## Daftar Tugas
a: Apakah pernyataan berikut cocok dengan berita somasi Museum HAM Omah Munir di bawah: (i) somasi dilayangkan pada Selasa (6/6/2023); (ii) bangunan museum selesai dikerjakan pada tahun 2022; (iii) Dinas Pariwisata berkedudukan sebagai pihak kedua dalam perjanjian? Jawab ya atau tidak untuk tiap pernyataan, sertakan kutipan persis dari berita yang menentukan jawabannya.
b: Tuliskan lanjutan berita somasi Museum HAM Omah Munir, dimulai sesudah kalimat terakhirnya.

## Halaman

+-------+

Malang Post – Rencana mensomasi Pemkot Batu dalam hal ini Dinas Pariwisata, oleh Yayasan Museum HAM Omah Munir ternyata bukan isap jempol belaka. Secara resmi, yayasan tersebut talah melayangkan somasi pada pihak Dinas Pariwisata, Selasa (6/6/2023).
Somasi itu dilayangkan karena tidak ada tindak lanjut yang berarti oleh dinas terkait, setelah bangunan itu selesai dikerjakan pada tahun 2021 lalu. Selain itu juga tidak dilaksanakannya kesepakatan yang telah tertuang dalam perjanjian yang telah dilakukan.
Perwakilan Yayasan Museum Omah Munir dari LBH Pos Malang, Daniel Siagian menyatakan, dengan adanya hal tersebut, dia menilai Pemkot Batu tak serius dalam upaya memajukan dan mengembangkan HAM. Serta menghormati jasa-jasa Munir bin Said Thalib yang saat ini kasusnya masih terus bergulir.
“Somasi ini kami layangkan karena kami tidak pernah mendapat jaminan kepastian, kapan museum itu beroperasi, realisasi perencanaan kegiatan hingga sistem pengelolaannya,” tutur dia.
Selama penantian yang cukup panjang itu, justru Yayasan Museum HAM Omah Munir mendapati pengadaan barang yang tidak sesuai peruntukannya yaitu bangunan Museum. Salah satunya adalah seperangkat alat musik Gamelan.
“Memang ada komunikasi, tapi gak ada jaminan kepastian. PKS juga sudah ada pada 10 Desember 2018 dan 28 November 2022. Intinya memang Pemkot Batu punya masalah soal pendanaan, tapi soal itu kan harusnya juga perlu dikoordinasikan,” tegasnya.
Daniel membeberkan, bahwa Pemkot Batu dalam hal ini Dinas Pariwisata memang menjadi pihak pertama dan Yayasan Museum HAM Omah Munir selaku pihak kedua. Namun hingga saat ini, pihaknya menilai Dinas Pariwisata tidak serius.
“Hingga saat ini di gedung Museum HAM Munir Kota Batu, justru digunakan untuk aktivitas dan kegiatan yang tidak sejalan dengan tujuan awal tanpa ada koordinasi dengan kami,” tuturnya.
Sebab itu, agar tidak terkesan menimbulkan dugaan wanprestasi, pihaknya mengingatkan agar segera ada kepastian dan langkah konkrit soal operasional Museum HAM Omah Munir.

+-------+

## Data Terekstraksi
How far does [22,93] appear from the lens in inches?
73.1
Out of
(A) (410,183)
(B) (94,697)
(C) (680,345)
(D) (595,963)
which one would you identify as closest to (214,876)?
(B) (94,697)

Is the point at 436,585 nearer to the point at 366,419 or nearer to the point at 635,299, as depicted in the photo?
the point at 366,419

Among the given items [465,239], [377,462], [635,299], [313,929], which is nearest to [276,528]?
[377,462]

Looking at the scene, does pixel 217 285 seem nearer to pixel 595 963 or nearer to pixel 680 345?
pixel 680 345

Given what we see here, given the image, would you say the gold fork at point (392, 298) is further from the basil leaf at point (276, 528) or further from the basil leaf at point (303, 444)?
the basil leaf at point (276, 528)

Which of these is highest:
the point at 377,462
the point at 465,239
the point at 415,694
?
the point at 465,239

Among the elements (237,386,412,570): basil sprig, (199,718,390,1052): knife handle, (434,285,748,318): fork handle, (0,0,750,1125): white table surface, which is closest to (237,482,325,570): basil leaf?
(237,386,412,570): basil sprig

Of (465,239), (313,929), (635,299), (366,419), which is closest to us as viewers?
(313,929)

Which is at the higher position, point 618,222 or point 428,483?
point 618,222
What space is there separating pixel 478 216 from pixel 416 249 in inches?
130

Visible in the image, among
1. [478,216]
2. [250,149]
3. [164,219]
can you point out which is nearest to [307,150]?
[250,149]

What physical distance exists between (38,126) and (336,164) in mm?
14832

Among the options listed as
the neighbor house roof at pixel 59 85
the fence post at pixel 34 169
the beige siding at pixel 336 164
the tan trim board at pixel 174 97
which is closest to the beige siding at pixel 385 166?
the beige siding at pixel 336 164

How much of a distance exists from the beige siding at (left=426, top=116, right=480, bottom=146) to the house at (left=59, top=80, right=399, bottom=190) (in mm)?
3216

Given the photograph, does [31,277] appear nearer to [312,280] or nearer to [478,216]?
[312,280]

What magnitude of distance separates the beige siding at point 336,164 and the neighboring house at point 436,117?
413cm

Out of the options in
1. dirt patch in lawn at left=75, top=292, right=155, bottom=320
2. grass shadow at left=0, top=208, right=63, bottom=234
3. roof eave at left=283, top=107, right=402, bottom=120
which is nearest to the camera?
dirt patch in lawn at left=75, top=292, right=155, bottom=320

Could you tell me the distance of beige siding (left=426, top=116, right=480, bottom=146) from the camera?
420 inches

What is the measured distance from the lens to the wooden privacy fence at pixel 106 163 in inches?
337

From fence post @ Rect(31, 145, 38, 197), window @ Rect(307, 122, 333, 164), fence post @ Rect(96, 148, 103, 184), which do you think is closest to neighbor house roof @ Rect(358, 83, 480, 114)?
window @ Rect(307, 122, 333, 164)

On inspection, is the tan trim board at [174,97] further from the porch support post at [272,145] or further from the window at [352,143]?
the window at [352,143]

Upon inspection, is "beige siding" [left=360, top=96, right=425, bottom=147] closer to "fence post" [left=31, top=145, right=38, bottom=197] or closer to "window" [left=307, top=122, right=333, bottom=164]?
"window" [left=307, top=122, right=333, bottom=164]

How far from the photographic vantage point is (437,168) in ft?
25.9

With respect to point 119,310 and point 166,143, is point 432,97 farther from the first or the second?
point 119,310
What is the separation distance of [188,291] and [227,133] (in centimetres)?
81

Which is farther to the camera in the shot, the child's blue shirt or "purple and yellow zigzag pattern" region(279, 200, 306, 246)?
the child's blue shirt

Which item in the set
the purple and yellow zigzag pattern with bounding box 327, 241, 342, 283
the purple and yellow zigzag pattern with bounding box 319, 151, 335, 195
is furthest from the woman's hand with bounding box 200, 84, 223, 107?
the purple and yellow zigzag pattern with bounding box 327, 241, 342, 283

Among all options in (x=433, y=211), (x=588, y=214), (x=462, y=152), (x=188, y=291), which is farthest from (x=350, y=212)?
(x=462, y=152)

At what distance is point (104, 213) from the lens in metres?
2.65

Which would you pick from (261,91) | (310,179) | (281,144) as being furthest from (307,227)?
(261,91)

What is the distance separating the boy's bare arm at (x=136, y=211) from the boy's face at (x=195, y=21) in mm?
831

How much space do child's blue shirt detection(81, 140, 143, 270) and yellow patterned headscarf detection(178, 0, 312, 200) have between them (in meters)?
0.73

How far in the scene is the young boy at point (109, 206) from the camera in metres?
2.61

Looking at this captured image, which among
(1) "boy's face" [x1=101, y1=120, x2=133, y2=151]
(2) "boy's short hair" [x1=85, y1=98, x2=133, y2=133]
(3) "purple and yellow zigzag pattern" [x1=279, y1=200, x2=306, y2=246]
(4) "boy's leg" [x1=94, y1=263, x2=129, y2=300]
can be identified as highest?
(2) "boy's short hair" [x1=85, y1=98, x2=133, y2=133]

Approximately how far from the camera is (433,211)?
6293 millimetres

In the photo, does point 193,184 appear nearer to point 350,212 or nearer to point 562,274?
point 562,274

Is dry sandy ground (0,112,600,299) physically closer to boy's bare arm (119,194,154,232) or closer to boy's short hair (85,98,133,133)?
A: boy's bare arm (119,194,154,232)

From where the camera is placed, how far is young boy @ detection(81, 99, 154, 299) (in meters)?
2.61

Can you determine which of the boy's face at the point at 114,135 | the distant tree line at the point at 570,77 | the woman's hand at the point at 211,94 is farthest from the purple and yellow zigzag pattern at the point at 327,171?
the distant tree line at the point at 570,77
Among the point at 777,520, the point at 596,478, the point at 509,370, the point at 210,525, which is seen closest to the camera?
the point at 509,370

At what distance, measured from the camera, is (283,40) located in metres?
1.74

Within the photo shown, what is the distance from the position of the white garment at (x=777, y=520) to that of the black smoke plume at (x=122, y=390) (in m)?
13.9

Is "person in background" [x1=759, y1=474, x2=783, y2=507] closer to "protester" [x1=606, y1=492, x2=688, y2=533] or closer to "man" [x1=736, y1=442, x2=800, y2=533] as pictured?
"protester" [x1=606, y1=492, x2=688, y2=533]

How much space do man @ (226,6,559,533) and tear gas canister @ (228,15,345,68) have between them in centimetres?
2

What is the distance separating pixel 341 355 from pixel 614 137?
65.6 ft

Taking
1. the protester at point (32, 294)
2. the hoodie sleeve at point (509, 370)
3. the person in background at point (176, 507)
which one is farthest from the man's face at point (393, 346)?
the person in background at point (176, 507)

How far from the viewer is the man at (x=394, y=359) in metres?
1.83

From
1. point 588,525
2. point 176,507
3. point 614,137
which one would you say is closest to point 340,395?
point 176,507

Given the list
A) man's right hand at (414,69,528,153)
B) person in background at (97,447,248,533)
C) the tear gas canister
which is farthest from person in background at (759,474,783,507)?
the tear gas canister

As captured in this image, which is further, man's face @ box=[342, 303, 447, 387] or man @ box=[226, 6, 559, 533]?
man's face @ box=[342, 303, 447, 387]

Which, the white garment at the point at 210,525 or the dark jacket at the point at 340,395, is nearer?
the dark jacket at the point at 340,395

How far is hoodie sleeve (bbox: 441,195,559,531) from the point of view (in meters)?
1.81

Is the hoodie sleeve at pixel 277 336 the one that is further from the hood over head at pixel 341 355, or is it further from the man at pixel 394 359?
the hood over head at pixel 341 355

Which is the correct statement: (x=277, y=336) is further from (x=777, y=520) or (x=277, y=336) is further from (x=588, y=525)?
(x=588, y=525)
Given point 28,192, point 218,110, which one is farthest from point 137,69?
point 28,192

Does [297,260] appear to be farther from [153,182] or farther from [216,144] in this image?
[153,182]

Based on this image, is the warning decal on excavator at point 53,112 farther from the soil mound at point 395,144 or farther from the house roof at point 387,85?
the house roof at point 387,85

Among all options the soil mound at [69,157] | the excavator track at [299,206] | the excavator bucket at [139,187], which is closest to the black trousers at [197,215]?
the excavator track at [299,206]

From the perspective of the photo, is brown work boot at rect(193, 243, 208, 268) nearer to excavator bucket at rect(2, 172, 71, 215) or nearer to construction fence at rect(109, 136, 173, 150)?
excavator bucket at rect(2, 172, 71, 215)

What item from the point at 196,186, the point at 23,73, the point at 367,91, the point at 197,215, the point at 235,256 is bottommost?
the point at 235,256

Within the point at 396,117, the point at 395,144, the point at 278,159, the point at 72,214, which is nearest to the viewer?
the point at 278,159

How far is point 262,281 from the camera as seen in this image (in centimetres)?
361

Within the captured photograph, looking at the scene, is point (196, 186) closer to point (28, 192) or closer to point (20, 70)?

+-------+

## Jawaban per Tugas
a:
(i) Ya: "Secara resmi, yayasan tersebut talah melayangkan somasi pada pihak Dinas Pariwisata, Selasa (6/6/2023)."
(ii) Tidak: "setelah bangunan itu selesai dikerjakan pada tahun 2021 lalu."
(iii) Tidak: "Pemkot Batu dalam hal ini Dinas Pariwisata memang menjadi pihak pertama dan Yayasan Museum HAM Omah Munir selaku pihak kedua."

b:
“Sebab itu, kami mendesak Pemkot Batu untuk memberikan keterbukaan informasi publik terkait kepastian kegiatan Museum HAM Munir Kota Batu,” tegasnya.
Seperti diketahui, Museum tersebut dibangun di atas lahan milik Pemkot Batu seluas 2.200 meter persegi di Kelurahan Sisir, Kecamatan Batu, Kota Batu dengan nilai anggaran Rp 8,2 miliar dari APBD Provinsi Jatim itu belum beroperasi hingga kini. Saat ini, dinas pengelolanya adalah Dinas Pariwisata.
Menanggapi hal tersebut, Kepala Dinas Pariwisata Kota Batu, Arief As Shidiq menyampaikan, komunikasi dengan pihak yayasan telah dilangsungkan beberapa kali. Hanya saja, bukan berarti itu sebagai bentuk tindak pembiaran.
“Soal tuduhan kalau kami melakukan pembiaran, lepas tangan itu tidak benar. Semua persiapan sudah kami lakukan dan lagi-lagi, memang ya kami menunggu anggaran turun. Kalau sudah ada ya pasti langsung kami kerjakan,” jelasnya.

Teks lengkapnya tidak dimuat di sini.